__TEXTO DE REFERENCIA__:
● ● ● ● ●

Un día,  comentando la obra de Cernuda y pasando revista a algunos lances de su existencia, recuerdo que Dolors, entre otros muchos y enjundiosos casos, destacó aquel momento en que el poeta, abrumado por la soledad y los desengaños, fue borrando de su agenda los nombres de bastantes amigos falsos, de esos que se acercaban para obtener ventajas y se iban, sin más, apenas conseguida la merced. Cuántas cosas se dejan tiradas por el mundo, cuantas cosas borramos, poco a poco, del dietario de nuestra vida, cuántas pérdidas son necesarias para llegar, finalmente, a borrar nuestra propia respiración.     
Con estas reflexiones, ya al margen de la anécdota cernudiana, da comienzo Sobre la oscuridad. El poema, titulado The End (Fin) –guiño sin duda al cine, como metáfora existencial-, nos introduce en la oscuridad del misterio, que no es la certeza de ningún más allá, sino –en palabras de la autora- la duda,  lo mismo que el mirar y no ver, lo mismo que el no saber dónde se halla cada cosa en la existencia. Pero también se trata de convertirla en luz, de hacer que los opuestos bailen juntos.       
Y el misterio comienza allí donde el poeta borró el último nombre para darse de bruces, juanramonianamente, con la palabra exacta que designa no las cosas, sino las incógnitas, las preguntas que el hombre se formula desde la aurora del mundo, buscando la razón de lo que, en apariencia al menos, no la tiene, para encontrar a modo de respuesta solamente el silencio y una sombra, que adquiere la figura de nuestras pesadillas, camina a nuestro lado y se va materializando hasta convertirse en la única realidad.

● ● ● ● ●

__SECCIÓN DE DATOS__:
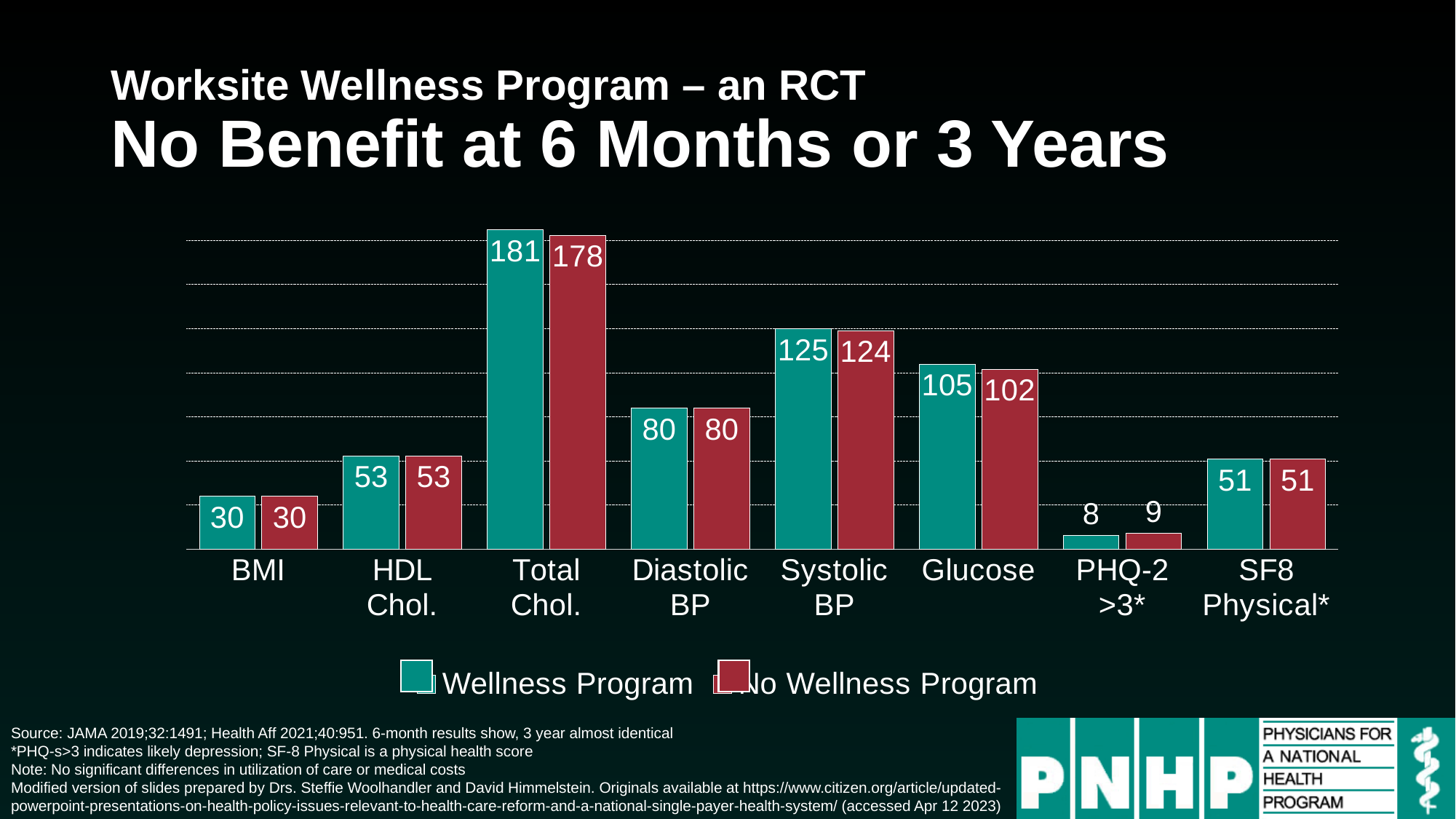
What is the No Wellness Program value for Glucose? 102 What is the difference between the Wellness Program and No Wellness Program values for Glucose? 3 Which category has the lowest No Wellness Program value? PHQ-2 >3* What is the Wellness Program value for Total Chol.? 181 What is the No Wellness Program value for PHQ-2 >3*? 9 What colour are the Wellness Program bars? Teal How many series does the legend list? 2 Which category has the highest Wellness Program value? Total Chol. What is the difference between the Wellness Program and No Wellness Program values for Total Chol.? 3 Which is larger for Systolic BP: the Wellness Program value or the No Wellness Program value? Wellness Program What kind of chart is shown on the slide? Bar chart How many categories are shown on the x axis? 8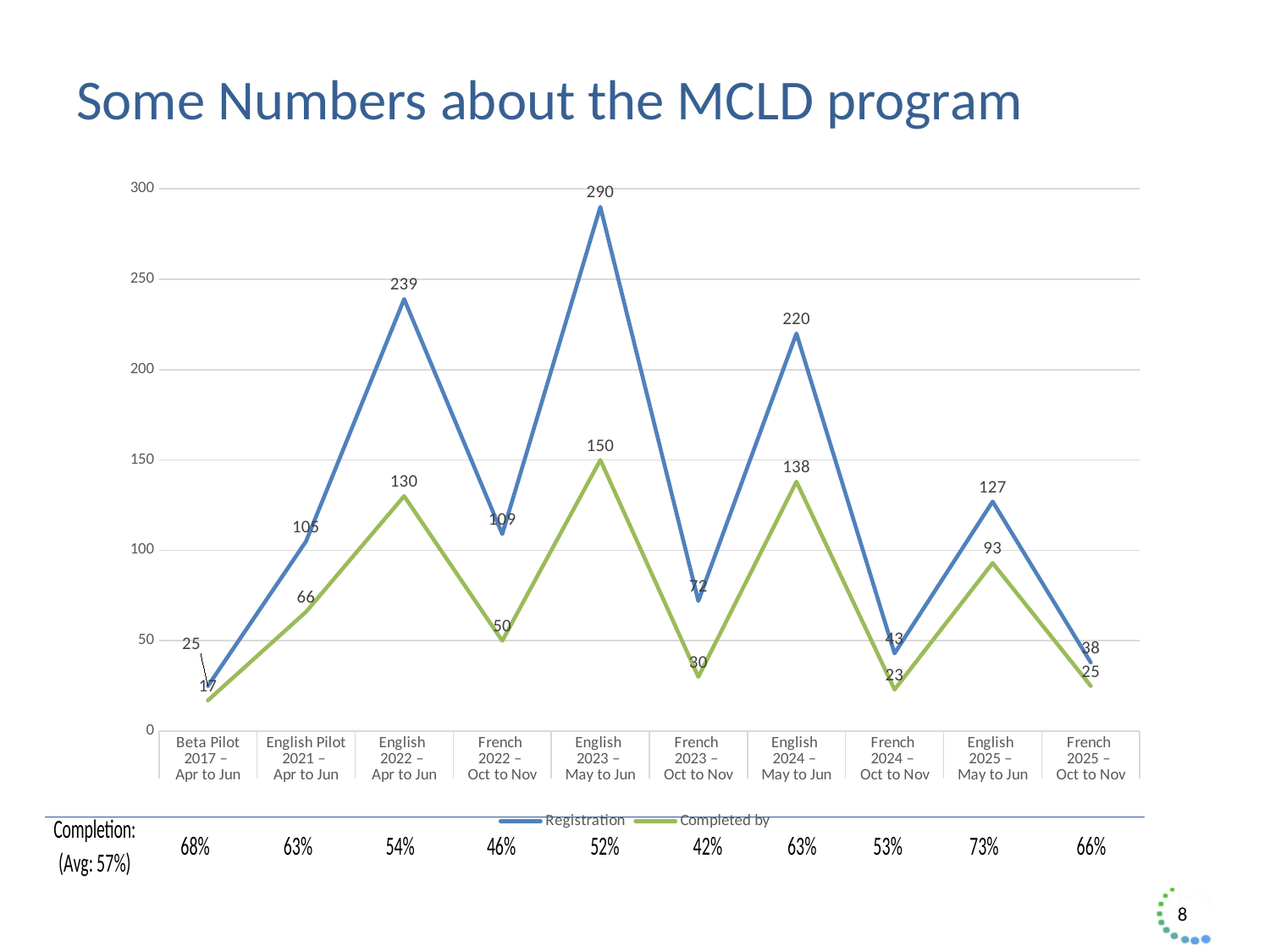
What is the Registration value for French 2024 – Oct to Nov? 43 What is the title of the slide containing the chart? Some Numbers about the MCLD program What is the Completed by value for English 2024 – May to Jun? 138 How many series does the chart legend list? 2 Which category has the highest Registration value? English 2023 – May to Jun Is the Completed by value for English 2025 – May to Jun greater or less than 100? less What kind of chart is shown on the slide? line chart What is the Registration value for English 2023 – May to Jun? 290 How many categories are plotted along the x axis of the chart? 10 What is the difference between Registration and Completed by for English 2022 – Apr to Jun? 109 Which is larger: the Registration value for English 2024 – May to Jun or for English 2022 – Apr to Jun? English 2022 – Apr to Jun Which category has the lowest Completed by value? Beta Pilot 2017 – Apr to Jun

● ● ● ● ●

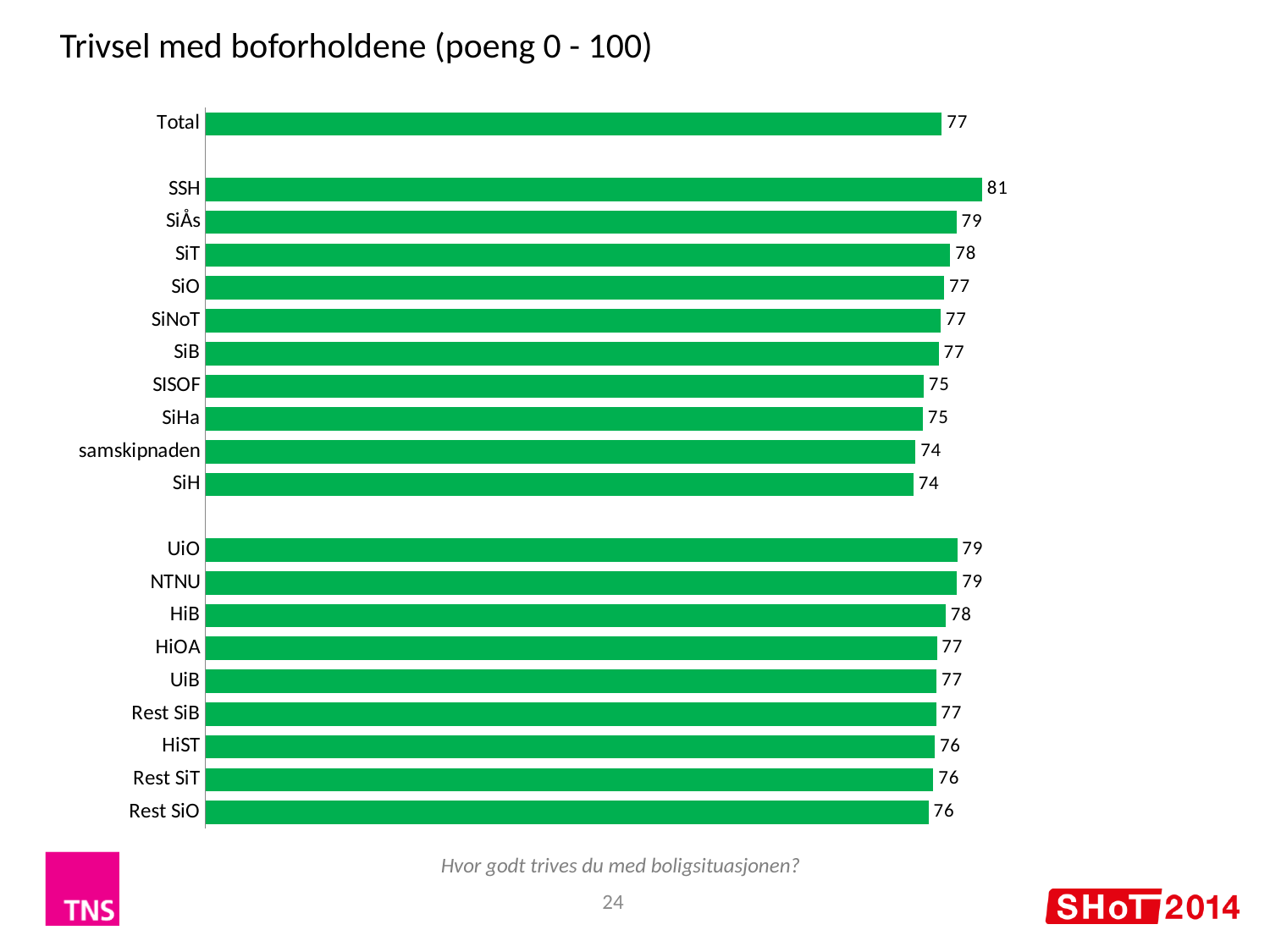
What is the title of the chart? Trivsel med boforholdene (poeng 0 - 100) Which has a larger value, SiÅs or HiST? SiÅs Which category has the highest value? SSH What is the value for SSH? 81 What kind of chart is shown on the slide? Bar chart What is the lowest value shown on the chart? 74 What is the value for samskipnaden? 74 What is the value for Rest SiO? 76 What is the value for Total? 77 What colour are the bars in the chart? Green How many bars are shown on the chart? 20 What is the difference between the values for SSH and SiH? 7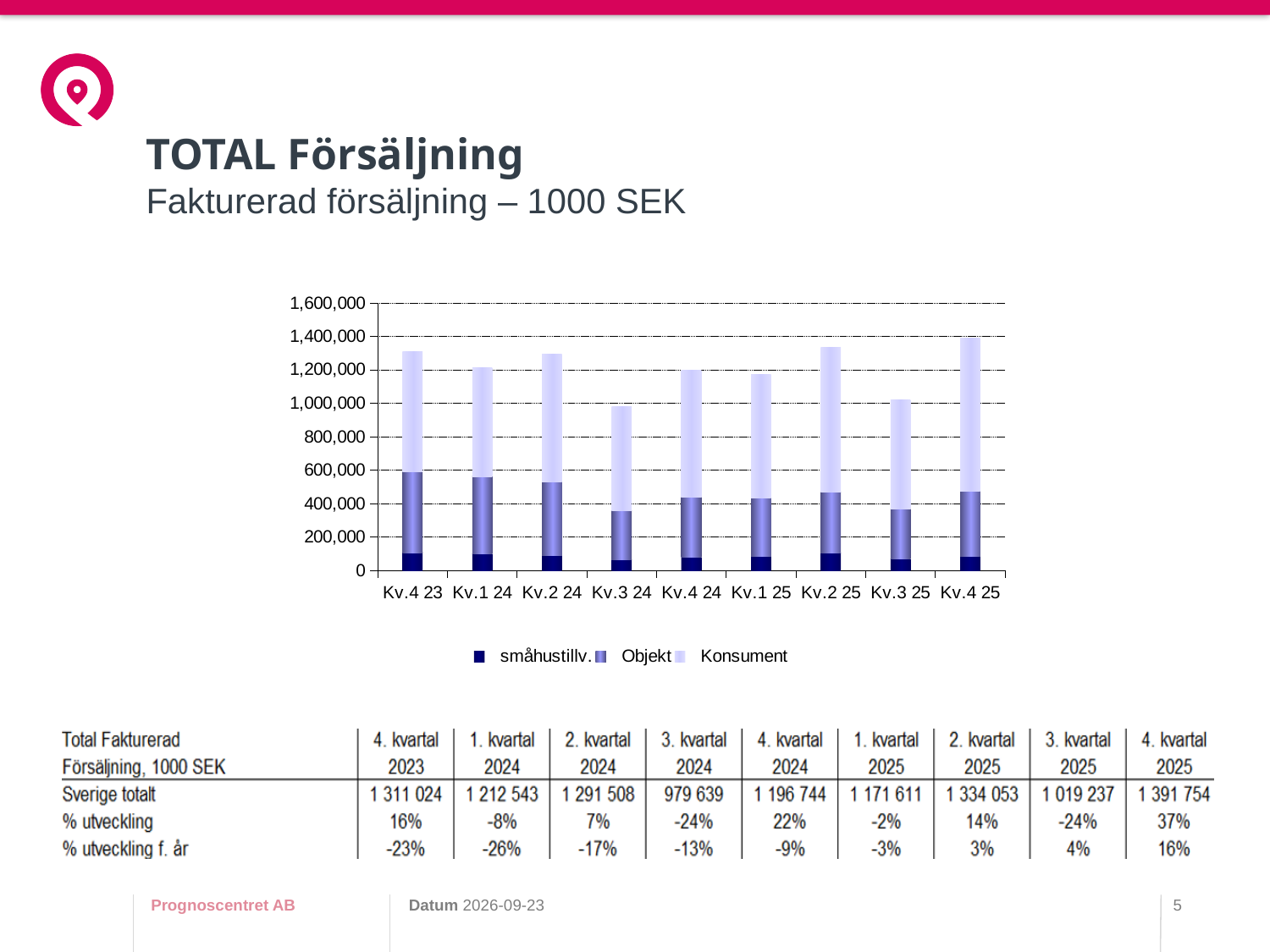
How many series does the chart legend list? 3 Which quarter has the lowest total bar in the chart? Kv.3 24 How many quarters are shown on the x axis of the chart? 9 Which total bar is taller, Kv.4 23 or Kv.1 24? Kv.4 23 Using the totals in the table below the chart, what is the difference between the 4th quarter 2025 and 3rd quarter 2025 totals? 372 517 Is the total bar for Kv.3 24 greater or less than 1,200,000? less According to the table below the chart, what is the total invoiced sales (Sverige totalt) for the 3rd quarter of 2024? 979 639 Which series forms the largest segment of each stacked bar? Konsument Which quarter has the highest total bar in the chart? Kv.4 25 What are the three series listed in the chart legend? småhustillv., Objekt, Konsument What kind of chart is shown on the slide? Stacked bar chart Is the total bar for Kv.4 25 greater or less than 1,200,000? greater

● ● ● ● ●

__INSTRUCCIONES__:
**a)** Reproduce el comentario sobre Sobre la oscuridad entre "Y el misterio" y "la única realidad.", ambos incluidos, cambiando "sombra" por "penumbra".
**b)** Indica si cada afirmación concuerda con el comentario sobre Sobre la oscuridad, respondiendo sí o no y citando las palabras del comentario que lo deciden: (i) el poeta borró de su agenda los nombres de amigos falsos; (ii) la oscuridad del misterio es la certeza de un más allá; (iii) el poema se titula The End.
**c)** Continúa el comentario sobre Sobre la oscuridad desde el punto en que termina.

__RESPUESTAS NUMERADAS__:
**a)**
Y el misterio comienza allí donde el poeta borró el último nombre para darse de bruces, juanramonianamente, con la palabra exacta que designa no las cosas, sino las incógnitas, las preguntas que el hombre se formula desde la aurora del mundo, buscando la razón de lo que, en apariencia al menos, no la tiene, para encontrar a modo de respuesta solamente el silencio y una penumbra, que adquiere la figura de nuestras pesadillas, camina a nuestro lado y se va materializando hasta convertirse en la única realidad.

**b)**
(i) Sí: "fue borrando de su agenda los nombres de bastantes amigos falsos".
(ii) No: "que no es la certeza de ningún más allá".
(iii) Sí: "El poema, titulado The End (Fin)".

**c)**
Sin embargo, esta metamorfosis del fenómeno que hemos llamado sombra es, como en el pensamiento kantiano, una forma a-priori, pues implica un espacio y un tiempo para desarrollarse y, quien conoce la obra de Dolors Alberola, sabe de su obsesión por anular esas coordenadas, intentando esbozar una historia esencial o total, que, en un golpe de vista, abarque el devenir y lo congele como si sólo fuera un instante minúsculo en el reloj de la eternidad. Cuando hablamos de eternidad no estamos refiriéndonos a dogmas religiosos ni a intrincados conceptos metafísicos –que la ciencia, por lo demás, ha clarificado-, sino a una expectativa de esperanza, que es a la vez principio de agonía o acaso –por qué no- de desesperación.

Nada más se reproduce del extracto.